There it was on the floor. The treasure. The scrumptious, savoury treasure! It was finally his. He didn’t even notice that he was drooling when he snatched up the tastiness, chewed it into smaller bites and pushed it past his throat and into his stomach. Take that serpent feeling!


He sniffed and looked more closely at where he had taken his treasure. Oh. CRAP!


What was, only a few seconds ago, the treat’s vessel, now appeared as glimmering pieces of dusty pottery on the floor, the sharp edges highlighted by the shaft of sunlight cascading through the window. He snuffled the shards, the greedy gratification he had just felt, vanished. The heavy serpent feeling was back but the snake wasn’t ready to pounce. Instead, it coiled, heavily in his stomach.


What would Stacey say? Would she say that word? That awful word?


“Bad Dog”. Stacey would call him “Bad Dog”. His tail dropped. He hated it when Stacey called him “Bad Dog”. He liked being called “Good Dog”. “Good Dog made him bring in the outside air more quickly; it made him wiggle his entire being from tail to snout.


The serpent feeling overwhelmed him as a rush of snaky movement surged up from his belly and out of his mouth, forcing him to tilt back his head, form an "O" with is lips and release a sustained “ahhhhhhh woooooooooo.” It felt good to let release the snake.


His brain was bombarded with images of Stacey’s angry face, sounds of her words, memories of the crash! He couldn’t stop his legs from running, running, running. He had to get out. He needed to get away but there was no way out. He was trapped! There was nothing he could do! Nothing! He was doomed. Doomed!


The earthly stench of ceramic, something under other circumstances, he would find comforting, only made his legs run faster. 


If only he could clean up that mess. He’d watched Stacey do it in the past. She had those things that jutted out of her sides and gradually shrunk into wriggling sticks at the ends. Those things could pick up his toys when they were lost under sofas and scratch his belly and ears when she called him “Good Dog”. He imagined Stacey picking up all the pieces and tossing them into the other smelly receptacle he wasn’t allowed to touch. 


His ears twitched with the image. If only he could do that, but he didn’t have those sticks attached to him and so instead of removing those pieces of pottery, he allowed his already running legs to carry him into a dark corner.


He curled up and waited for Stacey’s inevitable return. On other days, the scratch of her key in the door, the click as the lock opened, and the clack-clack-clack of her dainty steps allowed him to spit out that serpent feeling and “arf arf” his running legs towards her. He liked those days; they made his tail wag and his body wiggle. And Stacey would call him “Good Boy”.

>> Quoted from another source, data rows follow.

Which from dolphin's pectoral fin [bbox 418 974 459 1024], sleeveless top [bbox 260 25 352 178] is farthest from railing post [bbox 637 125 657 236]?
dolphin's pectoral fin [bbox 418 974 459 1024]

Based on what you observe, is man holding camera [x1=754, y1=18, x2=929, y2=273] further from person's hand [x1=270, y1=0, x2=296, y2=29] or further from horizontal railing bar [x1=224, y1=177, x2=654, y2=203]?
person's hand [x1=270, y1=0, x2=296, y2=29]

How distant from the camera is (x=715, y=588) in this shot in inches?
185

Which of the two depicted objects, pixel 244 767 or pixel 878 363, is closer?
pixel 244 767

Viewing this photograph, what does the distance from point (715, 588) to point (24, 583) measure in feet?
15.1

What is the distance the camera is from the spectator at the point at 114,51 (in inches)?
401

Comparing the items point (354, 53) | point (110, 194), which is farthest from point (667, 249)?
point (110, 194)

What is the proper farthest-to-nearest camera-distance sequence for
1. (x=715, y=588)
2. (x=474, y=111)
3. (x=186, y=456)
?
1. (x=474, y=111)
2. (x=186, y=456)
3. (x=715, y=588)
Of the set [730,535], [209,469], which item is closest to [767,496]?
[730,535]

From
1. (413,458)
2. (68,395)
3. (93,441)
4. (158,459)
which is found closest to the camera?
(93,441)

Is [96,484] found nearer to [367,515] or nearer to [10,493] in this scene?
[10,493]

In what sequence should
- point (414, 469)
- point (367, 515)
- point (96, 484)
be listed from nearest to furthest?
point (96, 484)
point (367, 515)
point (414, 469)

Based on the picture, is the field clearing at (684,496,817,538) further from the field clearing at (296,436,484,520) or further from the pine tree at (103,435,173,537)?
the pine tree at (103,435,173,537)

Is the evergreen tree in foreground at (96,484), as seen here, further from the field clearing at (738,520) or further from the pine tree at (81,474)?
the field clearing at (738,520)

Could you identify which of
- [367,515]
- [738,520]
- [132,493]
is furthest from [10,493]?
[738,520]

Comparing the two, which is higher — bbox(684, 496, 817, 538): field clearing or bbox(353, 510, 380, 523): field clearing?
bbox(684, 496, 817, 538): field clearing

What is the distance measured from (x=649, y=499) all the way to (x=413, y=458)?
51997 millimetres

But today was different. He didn’t want Stacey to return. He hoped she’d never return to see the disaster on the floor. He tensed all his muscles and huddled into the tiniest, tightest ball he could make, wrapping his tail around his snout. Even his serpent passenger seemed distressed as it too coiled up motionless inside his stomach. 


As darkness crept across the house, he kept his ears perked up, listening for Stacey-sign. His eyes darted around the room and even though he caught the sight of a silverfish wriggling along the floor, its antennae almost tickling his snout, but he remained motionless, afraid to defend his territory against the insolently invading insect in fear that his movement could set off some unknown cascade effect that would hasten the “Stacey-bad-dog” encounter.


And then the dreaded scratch, the click, the click-clack-clack. He pulled his head in tighter. The serpent squeezed his heart slowly and moved up into his throat. This was it. The bad dog moment had arrived.